Inlander_DevilWearsPrada_03192026.jpg

Flowers? For spring? Groundbreaking.

When a novel is popular enough, it often inspires other creatives to adapt the book into a movie or a TV series… or a metalcore band. It’s not entirely uncommon for heavy bands to choose a name from classic literature, such as Of Mice & Men or As I Lay Dying. But it is rare for the musicians to get to the novel name before the screen comes calling. 

And while most people know The Devil Wears Prada as an Oscar-nominated 2006 Meryl Streep and Anne Hathaway flick, based on Lauren Weisberger’s 2003 book of the same name, the Dayton, Ohio, metalcore band The Devil Wears Prada got to it first, starting to perform under the moniker in 2005. 

Like most metalcore music, each The Devil Wears Prada track is complete with throat-ripping vocals juxtaposed with clean singing, catchy riffs and melodies, and lyrics that openly address personal struggles with mental illness. The group released its first full album, Dear Love: A Beautiful Discord, in 2006 and in the years to follow, it was a perennial fixture on Warped Tour stages and the national touring scene.

Today, lead scream singer Mike Hranica and rhythm guitarist/clean vocalist Jeremy DePoyster are the only remaining original band members. Jonathan Gering took over on the keys, synth and backing vocals in 2012, Kyle Sipress started his gig as lead guitarist in 2015, and Giuseppe Capolupo assumed drumming duties in 2016.

Although change is common in band lineups, the past year has been quite tumultuous for The Devil Wears Prada. In May 2025, the group’s founding drummer and former member Daniel Williams died in a plane crash. “We owe you everything,” the group wrote in a statement in the wake of that tragedy. Then in July, bassist Mason Nagy announced on social media that he had left the band.

Yet, like a dahlia, The Devil Wears Prada bloomed in late summer with the release of two singles — “Where the Flowers Never Grow” and “Wave” — off its ninth studio album, Flowers. The LP came out by November, and since then the group has been gearing up for its first tour in support of the album. 

“We haven’t headlined anything with Flowers, so that’s priority one,” Hranica says. “We really extended the cycle for Color Decay, and it felt like we got into a nice routine with the setlist that we were playing. It’s nice to be rewriting it.”

*EXERCISE REQUIREMENTS:* From the article on the band The Devil Wears Prada, list each current band member it names along with that person's role in the group.

(Stored entries)
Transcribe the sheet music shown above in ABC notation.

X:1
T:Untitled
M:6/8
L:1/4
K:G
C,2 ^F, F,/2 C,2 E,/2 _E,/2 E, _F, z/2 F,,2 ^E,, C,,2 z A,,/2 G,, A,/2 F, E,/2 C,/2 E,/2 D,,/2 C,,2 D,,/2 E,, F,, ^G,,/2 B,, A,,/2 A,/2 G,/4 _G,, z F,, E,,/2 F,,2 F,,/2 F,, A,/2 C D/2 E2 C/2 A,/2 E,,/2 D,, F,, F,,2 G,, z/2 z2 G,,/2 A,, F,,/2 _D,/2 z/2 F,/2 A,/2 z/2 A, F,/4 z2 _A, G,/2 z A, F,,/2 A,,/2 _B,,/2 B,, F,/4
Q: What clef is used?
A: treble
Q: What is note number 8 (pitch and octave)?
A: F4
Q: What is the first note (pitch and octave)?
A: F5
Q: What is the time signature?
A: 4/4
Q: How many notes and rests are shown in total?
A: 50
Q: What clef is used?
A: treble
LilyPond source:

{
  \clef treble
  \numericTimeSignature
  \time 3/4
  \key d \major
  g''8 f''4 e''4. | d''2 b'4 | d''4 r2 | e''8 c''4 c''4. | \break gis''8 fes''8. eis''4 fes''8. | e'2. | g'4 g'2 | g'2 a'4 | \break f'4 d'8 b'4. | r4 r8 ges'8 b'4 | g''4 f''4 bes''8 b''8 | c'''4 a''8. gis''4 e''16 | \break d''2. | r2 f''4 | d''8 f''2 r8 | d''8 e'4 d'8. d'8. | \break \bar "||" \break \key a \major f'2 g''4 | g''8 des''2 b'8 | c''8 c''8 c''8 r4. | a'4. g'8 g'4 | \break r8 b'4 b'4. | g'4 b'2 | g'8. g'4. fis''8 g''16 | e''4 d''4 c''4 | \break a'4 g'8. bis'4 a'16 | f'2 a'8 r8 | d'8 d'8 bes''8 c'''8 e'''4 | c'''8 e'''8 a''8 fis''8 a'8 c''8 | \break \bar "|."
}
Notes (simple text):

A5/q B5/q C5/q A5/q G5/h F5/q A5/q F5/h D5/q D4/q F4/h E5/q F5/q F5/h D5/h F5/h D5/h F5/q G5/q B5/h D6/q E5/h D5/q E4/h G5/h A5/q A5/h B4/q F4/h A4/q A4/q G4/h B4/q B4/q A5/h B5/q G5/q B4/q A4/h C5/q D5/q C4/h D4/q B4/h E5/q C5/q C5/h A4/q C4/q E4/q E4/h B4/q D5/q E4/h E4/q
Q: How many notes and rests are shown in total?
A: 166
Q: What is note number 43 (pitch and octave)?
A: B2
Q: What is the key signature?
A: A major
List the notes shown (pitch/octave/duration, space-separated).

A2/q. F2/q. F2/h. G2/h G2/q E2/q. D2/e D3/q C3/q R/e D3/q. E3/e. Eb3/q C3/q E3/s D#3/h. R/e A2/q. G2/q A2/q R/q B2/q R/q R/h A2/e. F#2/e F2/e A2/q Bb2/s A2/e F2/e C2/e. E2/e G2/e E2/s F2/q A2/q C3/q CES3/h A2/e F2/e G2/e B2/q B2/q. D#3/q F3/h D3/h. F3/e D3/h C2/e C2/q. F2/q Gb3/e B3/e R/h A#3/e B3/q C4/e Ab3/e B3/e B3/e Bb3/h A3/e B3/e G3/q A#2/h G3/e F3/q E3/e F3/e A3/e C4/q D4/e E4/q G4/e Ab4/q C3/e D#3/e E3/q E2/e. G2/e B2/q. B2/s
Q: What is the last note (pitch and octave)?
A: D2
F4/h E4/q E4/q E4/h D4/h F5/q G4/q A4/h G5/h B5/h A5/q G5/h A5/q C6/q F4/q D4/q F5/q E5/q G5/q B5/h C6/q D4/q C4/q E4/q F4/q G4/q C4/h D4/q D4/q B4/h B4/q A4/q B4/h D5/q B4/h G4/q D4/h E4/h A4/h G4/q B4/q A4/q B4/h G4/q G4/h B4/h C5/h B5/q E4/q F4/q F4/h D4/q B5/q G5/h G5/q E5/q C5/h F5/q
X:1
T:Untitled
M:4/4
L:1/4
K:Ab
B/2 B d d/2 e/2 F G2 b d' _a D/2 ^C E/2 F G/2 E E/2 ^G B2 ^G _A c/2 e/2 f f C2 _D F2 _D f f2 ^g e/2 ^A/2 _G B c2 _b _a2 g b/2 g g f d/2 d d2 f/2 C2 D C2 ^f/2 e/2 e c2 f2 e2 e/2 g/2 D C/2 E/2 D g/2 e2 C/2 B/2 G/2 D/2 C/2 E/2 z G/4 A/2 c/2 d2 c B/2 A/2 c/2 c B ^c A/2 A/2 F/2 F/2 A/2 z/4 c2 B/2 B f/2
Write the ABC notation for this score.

*RESULT OF THIS EXERCISE:*
- Mike Hranica: lead scream singer
- Jeremy DePoyster: rhythm guitarist and clean vocalist
- Jonathan Gering: keys, synth and backing vocals
- Kyle Sipress: lead guitarist
- Giuseppe Capolupo: drums